Le commodore répliqua brutalement :

« La prudence prendrait un autre nom, monsieur. Je n’ai pas besoin de vous le dire. Quant à votre Surcouf, je ne demande que l’occasion de me trouver en face de lui. Vous seriez aimable de l’en prévenir. »

Peterson blêmit sous l’affront. Mais il ne répondit rien, et, courbant le front, il regagna la Queen Elisabeth.

CHAPITRE XII
MADRIGAUX DE GUERRE

Les marins de Surcouf eurent promptement l’explication des motifs qui avaient décidé leur chef à fuir devant les vaisseaux anglais.

On était au voisinage des îles Maldives, dans le bras de mer qui sépare cet archipel de celui des Maldives, passage essentiellement dangereux pour la navigation et qui a vu d’innombrables naufrages.

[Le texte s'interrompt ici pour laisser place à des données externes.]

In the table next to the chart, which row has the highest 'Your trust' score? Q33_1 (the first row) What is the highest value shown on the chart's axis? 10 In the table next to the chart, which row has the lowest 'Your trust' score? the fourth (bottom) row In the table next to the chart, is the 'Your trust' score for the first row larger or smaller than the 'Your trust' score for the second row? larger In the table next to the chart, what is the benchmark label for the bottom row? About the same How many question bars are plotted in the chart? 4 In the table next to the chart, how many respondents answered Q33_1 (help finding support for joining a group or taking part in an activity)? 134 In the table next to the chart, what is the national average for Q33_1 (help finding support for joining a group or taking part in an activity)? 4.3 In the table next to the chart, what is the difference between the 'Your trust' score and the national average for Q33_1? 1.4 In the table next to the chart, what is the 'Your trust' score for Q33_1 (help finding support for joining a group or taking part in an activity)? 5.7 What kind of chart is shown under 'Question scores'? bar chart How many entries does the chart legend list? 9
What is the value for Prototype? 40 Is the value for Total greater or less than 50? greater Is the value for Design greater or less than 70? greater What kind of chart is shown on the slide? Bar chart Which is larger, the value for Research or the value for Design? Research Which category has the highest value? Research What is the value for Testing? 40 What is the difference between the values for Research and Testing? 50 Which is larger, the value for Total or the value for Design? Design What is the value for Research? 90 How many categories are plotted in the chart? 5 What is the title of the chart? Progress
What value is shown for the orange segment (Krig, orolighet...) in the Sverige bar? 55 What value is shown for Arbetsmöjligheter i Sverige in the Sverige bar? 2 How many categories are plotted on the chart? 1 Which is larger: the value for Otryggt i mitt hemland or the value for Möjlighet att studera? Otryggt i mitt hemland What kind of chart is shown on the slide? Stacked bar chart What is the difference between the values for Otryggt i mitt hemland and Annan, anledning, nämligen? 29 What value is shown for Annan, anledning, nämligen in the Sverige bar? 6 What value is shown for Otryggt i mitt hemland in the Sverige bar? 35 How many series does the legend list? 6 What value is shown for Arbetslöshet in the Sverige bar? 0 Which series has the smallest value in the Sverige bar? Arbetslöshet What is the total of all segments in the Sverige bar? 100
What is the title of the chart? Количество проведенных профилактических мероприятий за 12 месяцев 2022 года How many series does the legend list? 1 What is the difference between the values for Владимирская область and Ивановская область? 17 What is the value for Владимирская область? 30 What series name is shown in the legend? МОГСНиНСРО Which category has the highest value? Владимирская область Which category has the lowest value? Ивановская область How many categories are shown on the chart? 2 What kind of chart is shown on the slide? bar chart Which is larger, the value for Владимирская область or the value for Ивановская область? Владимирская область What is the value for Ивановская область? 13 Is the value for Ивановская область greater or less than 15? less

Or, depuis plusieurs semaines, le corsaire était averti que trois navires anglais, voyageant de conserve, avaient quitté le Cap se dirigeant vers l’Inde.

La Sainte-Anne n’était plus à son service par suite de la manœuvre de Clavaillan, il n’avait pu surveiller les côtes d’Afrique, ni par conséquent, arrêter au passage ces bâtiments qu’il savait porteurs d’une riche cargaison.

Il avait donc pris à part son lieutenant et tous deux avaient arrêté un plan aussi audacieux qu’imprévu.